**Exercise:**
Start at the line with "50 osnova-zhenskih-bryuk" in the records below, stop at the line with "portugal consolidated foreign", and return every line in that span exactly, the two end lines included.

__________

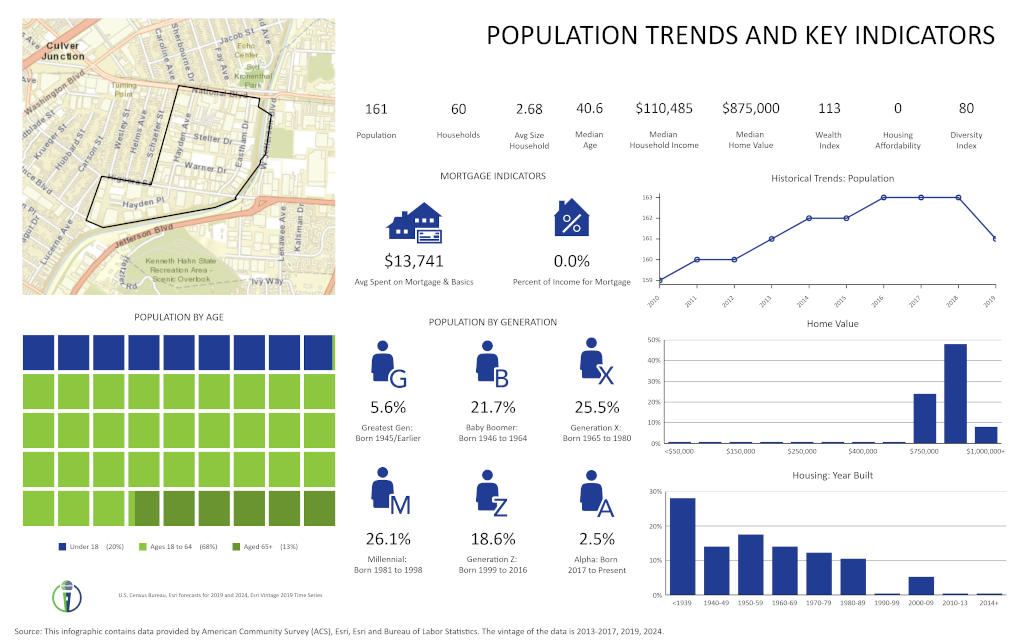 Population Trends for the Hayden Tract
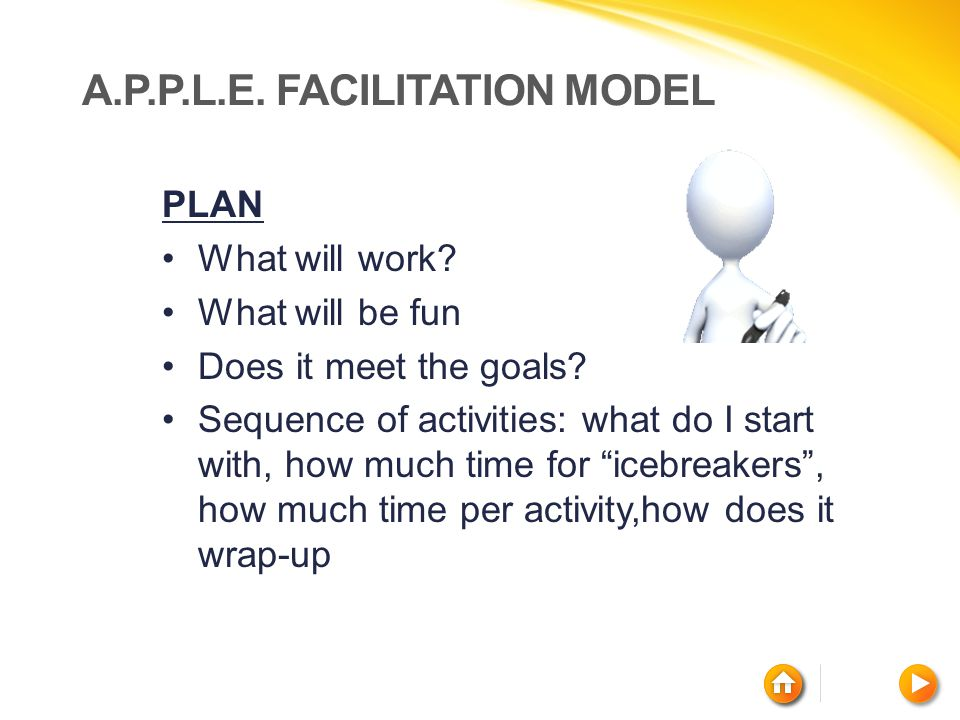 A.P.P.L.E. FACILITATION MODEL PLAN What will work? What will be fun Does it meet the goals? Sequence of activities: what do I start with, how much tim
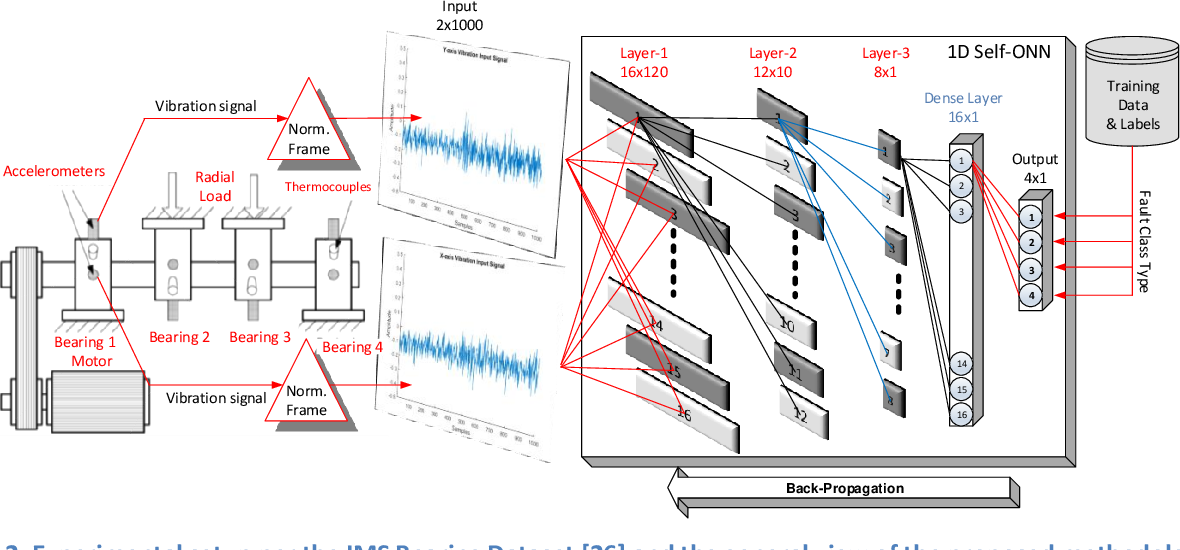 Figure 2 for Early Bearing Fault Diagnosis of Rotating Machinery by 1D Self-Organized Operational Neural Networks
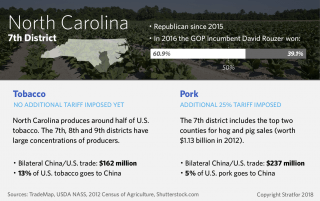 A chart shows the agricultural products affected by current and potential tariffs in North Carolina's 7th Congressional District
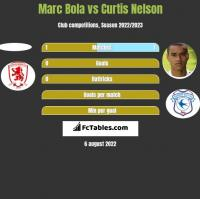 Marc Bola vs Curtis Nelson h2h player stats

__________

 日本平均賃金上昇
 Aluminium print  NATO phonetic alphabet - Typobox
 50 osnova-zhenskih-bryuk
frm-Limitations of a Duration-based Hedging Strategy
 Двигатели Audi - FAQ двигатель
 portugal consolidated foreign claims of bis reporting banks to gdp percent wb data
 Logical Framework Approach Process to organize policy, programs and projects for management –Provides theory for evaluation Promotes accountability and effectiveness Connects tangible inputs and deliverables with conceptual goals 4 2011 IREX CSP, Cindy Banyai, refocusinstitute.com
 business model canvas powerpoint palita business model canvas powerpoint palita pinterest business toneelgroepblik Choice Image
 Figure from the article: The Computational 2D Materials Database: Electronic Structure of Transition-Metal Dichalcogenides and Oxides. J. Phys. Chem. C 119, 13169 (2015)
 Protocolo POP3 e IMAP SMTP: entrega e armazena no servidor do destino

__________

**Written solution:**
 50 osnova-zhenskih-bryuk
frm-Limitations of a Duration-based Hedging Strategy
 Двигатели Audi - FAQ двигатель
 portugal consolidated foreign claims of bis reporting banks to gdp percent wb data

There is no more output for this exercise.